Speaker
Description
Flux pumps are gaining traction as alternatives to traditional power supplies for HTS magnets due to their reduced heat-leak and compactness. Automatic flux pumps are the simplest embodiment and rely on a section of superconductor parallel to the load magnet, known as the bridge, being driven outside its critical surface by an induced voltage on the secondary of a transformer. Most previously reported automatic HTS flux pumps have been experimental prototypes, using programmable laboratory power supplies to drive the transformer primary. Here we report on an automatic HTS flux pump driven from a compact 24 V Nickel Metal Hydride (NiMH) battery pack, by a custom half-bridge inverter through a 1000:1 transformer. This configuration achieved DC load current above 120 A in a small inductive HTS load when operating at 1 Hz. We replicate several previously reported results, including the benefits of using copper in the transformer secondary loop and having a non-inductive bifilar bridge section made from REBCO tape.

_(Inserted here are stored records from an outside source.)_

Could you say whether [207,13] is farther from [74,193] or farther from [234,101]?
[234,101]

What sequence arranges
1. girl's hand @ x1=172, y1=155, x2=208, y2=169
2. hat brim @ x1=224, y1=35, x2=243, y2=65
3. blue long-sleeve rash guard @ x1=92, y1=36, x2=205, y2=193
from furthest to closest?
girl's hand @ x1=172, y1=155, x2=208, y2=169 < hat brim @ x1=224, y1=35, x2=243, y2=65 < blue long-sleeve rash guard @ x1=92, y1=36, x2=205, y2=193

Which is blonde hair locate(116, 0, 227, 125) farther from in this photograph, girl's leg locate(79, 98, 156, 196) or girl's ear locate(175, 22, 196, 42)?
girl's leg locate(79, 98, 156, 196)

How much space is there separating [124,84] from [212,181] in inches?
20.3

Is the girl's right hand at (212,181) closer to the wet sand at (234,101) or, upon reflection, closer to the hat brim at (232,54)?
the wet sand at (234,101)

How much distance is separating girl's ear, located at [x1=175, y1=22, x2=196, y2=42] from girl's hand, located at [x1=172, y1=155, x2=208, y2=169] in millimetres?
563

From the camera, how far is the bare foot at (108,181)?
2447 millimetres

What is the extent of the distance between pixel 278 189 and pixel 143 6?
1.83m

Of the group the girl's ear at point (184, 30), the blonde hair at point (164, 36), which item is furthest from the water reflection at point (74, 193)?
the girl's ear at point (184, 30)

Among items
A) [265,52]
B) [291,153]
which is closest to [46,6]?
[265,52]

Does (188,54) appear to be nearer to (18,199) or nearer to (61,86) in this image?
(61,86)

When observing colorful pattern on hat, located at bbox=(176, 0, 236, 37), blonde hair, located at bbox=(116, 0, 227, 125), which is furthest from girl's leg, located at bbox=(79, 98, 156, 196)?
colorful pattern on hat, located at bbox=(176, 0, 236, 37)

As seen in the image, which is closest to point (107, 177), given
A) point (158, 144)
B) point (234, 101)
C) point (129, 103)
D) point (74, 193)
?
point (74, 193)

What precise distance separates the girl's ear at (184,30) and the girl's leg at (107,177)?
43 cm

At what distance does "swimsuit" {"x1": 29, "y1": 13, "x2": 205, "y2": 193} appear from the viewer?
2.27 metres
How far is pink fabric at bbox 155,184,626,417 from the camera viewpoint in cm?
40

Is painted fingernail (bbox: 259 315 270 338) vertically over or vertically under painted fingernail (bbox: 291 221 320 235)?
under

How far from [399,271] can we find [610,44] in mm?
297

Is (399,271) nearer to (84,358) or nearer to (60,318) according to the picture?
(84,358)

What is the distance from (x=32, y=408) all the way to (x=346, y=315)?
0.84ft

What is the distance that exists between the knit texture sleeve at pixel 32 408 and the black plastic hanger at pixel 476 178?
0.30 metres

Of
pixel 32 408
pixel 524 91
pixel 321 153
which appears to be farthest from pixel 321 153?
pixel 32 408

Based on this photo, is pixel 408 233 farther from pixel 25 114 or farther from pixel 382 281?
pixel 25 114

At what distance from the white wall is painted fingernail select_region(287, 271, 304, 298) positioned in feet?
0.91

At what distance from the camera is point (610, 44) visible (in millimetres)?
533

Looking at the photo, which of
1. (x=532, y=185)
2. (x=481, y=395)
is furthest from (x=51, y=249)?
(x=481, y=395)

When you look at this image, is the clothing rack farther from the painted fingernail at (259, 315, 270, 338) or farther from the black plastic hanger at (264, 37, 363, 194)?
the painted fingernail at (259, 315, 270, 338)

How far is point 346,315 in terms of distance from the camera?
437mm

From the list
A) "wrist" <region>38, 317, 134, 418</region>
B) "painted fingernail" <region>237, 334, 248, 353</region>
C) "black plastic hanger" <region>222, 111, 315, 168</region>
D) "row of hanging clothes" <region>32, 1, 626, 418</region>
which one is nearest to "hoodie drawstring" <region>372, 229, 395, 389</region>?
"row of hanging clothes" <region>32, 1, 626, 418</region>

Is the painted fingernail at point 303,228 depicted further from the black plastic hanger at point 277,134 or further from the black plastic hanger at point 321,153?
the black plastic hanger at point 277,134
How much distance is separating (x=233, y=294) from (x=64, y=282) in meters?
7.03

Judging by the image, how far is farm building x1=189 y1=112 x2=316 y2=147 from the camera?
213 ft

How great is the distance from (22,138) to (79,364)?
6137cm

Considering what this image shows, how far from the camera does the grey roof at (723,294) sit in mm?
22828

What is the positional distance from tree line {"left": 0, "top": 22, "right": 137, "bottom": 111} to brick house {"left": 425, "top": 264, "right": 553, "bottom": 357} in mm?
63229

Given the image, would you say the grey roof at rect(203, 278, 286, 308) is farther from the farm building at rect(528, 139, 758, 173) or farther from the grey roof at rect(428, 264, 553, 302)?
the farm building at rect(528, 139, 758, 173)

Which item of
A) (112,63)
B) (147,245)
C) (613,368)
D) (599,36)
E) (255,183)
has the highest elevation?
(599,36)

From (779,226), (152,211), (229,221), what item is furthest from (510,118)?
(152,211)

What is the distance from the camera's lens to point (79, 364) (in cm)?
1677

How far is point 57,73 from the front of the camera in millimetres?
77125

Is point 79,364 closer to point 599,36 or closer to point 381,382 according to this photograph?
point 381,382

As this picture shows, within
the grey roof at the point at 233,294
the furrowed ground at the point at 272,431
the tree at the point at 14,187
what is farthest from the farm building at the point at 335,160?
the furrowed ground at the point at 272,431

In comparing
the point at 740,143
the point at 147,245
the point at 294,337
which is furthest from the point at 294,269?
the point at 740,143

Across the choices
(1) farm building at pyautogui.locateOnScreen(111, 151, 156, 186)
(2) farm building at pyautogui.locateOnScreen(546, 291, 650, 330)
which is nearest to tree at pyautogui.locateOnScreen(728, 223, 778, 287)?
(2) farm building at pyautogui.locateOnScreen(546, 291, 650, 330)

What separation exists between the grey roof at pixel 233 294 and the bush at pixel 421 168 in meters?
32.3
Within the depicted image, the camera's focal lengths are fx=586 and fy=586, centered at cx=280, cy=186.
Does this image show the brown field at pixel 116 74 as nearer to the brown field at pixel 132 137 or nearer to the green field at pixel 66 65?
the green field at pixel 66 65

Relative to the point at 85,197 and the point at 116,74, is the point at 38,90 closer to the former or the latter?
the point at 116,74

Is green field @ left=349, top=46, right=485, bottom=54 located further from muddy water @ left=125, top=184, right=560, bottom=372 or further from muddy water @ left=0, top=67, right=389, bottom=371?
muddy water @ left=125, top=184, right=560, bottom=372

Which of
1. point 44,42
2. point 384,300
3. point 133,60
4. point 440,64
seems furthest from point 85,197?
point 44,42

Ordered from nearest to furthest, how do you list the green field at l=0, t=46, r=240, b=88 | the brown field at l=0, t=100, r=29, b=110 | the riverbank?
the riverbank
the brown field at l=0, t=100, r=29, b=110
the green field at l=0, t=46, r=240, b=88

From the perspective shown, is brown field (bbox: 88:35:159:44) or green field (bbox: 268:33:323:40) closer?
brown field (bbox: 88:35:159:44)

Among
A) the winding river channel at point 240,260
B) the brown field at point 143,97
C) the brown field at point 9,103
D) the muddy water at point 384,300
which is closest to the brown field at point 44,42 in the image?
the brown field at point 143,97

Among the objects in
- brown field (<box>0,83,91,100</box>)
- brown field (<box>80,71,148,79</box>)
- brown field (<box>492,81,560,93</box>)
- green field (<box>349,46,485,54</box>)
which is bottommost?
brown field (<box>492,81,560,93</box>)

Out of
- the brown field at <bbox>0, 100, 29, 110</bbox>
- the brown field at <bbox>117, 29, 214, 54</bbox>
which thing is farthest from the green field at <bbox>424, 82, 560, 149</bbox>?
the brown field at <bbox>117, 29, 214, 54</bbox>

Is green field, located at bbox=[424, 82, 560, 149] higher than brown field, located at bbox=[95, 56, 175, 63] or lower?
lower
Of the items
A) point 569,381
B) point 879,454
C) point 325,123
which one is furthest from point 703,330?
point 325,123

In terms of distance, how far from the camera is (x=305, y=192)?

We also introduce several simplifications, including driving the transformer primary with a rectangular voltage pulse waveform and replacing the primary-side power supply with a battery and discrete power semiconductors. Further, we develop a clear model of the automatic flux pump, which demonstrates the relationships between the secondary-side fixed resistance, leakage inductance, operating frequency, charging rate and maximum current. Our results show that automatic HTS flux pumps are simple, well-understood and are ready for application as HTS magnet power supplies in demonstration systems.